It was found that organs- tissues other than the brain such as the liver are also protected from hypoxic injury by repetitive exposure to hypoxia,suggesting the effect of HPC is not limited to the exposed organ - tissue itself [118]. The tolerance to hypoxia-ischemia is also significantly increased in remote organs-tissues more than the increase in local in situ organ-tissue itself[68, 108, 110, 118-125]. For example, the tolerance of other remote and ectopic organs-tissues is enhanced by repetitive occlusion of coronary, carotid common and thoracic arteries in addition to tolerance increase in heart,brain, and spinal cord, respectively. As shown in Fig.2 A, repetitive ischemia of a limb in one side can result in increased tolerance to ischemia not only in theipsilateral and contralateral limb, but also in brain, heart, lung, kidney, intestine and other organstissues.

Cross pluripotential HPC

More interesting is the phenomenon of cross pluripotential HPC (CpHPC), by which a primary exposure to a stressful stimulus results in an adaptive response whereby the cell, tissue, organ or organism is resistant to a subsequent stress that is different from the initial stress ( i.e., exposure to heat stress leading to resistance to oxidant stress) (Fig. 2B)[5]. Cross-tolerance, CpHPC, or the ability of one stressor to transiently increase tolerance to a second heterologous stressor, is thought to involve the induction of heat shock proteins. The heat shock response is one of the more commonly described examples of stress adaptation and is characterized by the rapid expression of a unique group of proteins,heat shock proteins, suggesting the possible relevance of this response in nature.

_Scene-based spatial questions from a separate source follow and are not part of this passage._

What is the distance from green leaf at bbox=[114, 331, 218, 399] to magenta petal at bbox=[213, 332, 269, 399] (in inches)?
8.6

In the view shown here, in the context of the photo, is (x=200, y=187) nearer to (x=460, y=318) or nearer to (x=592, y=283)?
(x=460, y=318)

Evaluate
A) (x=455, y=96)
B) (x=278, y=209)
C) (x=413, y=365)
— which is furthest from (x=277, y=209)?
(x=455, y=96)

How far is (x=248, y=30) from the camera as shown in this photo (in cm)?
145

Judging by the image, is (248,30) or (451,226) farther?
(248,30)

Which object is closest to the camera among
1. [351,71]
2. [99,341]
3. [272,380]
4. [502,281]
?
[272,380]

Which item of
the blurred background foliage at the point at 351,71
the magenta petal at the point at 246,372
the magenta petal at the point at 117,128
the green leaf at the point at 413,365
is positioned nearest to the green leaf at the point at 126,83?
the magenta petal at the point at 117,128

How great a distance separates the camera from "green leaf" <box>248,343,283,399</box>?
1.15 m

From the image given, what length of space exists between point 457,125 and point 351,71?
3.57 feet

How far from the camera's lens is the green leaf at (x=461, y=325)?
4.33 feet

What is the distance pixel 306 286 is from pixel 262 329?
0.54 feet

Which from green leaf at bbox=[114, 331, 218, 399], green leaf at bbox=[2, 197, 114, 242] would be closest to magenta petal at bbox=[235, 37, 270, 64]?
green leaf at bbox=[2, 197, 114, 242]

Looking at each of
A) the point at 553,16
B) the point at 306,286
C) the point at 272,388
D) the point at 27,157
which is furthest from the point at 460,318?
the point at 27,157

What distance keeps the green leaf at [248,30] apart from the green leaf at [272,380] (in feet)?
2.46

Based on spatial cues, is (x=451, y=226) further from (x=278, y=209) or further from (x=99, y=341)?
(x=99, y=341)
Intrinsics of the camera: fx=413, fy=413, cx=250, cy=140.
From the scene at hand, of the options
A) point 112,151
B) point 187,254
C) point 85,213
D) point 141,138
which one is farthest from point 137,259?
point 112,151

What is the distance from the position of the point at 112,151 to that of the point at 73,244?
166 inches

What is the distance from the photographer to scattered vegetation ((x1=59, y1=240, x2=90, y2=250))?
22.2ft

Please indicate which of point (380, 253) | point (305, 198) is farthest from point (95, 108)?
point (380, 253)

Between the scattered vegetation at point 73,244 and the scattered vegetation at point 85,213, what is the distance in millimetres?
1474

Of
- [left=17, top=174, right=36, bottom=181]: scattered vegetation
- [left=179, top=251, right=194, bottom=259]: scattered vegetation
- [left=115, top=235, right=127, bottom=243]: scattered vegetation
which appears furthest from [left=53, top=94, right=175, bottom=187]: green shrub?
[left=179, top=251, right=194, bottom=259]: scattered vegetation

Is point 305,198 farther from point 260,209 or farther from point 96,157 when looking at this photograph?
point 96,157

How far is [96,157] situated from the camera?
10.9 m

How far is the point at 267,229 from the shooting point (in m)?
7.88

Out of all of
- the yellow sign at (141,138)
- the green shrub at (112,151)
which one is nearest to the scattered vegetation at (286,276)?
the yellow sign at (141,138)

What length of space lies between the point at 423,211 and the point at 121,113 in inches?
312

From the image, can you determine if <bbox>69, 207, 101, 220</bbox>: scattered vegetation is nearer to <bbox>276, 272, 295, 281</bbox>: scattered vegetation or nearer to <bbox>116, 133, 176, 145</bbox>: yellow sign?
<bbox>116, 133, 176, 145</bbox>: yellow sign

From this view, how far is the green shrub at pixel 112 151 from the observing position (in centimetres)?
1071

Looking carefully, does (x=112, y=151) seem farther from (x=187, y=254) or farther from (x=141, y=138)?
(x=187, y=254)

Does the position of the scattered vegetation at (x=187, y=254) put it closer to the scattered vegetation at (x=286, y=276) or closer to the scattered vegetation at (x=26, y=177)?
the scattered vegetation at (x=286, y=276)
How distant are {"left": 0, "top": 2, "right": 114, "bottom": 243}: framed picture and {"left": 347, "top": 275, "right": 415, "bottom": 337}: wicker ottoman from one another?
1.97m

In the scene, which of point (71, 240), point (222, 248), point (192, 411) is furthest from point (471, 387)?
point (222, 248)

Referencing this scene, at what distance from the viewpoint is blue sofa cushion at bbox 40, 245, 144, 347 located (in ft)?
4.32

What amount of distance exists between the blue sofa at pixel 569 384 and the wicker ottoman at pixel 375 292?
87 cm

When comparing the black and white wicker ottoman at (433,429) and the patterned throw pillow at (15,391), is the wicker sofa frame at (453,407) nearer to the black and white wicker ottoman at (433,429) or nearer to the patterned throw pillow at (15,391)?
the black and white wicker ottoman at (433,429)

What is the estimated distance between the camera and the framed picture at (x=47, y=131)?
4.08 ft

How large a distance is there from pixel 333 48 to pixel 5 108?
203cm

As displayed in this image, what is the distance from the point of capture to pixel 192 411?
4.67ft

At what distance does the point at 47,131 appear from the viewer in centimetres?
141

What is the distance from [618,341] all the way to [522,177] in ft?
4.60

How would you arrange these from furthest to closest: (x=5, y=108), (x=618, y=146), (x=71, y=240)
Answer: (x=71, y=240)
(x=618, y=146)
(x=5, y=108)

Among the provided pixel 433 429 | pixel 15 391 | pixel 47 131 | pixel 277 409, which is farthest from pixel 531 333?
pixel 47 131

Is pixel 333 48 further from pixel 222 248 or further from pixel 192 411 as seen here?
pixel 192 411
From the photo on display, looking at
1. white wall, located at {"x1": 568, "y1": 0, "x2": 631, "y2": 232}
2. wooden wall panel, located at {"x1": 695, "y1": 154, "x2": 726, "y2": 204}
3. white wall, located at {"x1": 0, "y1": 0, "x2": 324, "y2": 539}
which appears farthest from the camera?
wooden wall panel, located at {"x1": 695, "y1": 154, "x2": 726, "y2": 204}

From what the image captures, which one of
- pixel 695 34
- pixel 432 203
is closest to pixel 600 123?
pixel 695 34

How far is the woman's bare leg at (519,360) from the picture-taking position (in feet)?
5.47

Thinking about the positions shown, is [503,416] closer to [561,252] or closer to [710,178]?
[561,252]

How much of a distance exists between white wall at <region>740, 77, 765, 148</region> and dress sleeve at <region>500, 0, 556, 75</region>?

The protection against stresses or pathological processes other than ischemia- hypoxia is proposed to be markedly enhanced by liHPC of an organtissue. Since hypoxia is associated with almost all pathological processes induced by variety of stressors, a cross and pluripotential tolerance of HPC is thus induced in other stresses or pathological processes (Fig.2B) [5, 96, 110, 119, 121, 123, 124]. For example, inflammatory genes of white blood cells are significantly inhibited by repetitive limb ischemia in human[110] as shown above. Pain threshold of skin of a limb could be significantly increased with the increased tolerance to ischemia when blood supply of the limb is repeatedly occluded. Intriguingly,a significant anticancer ability by blood serum of hypoxic preconditioned mice was also recently found in our laboratory(unpublished data).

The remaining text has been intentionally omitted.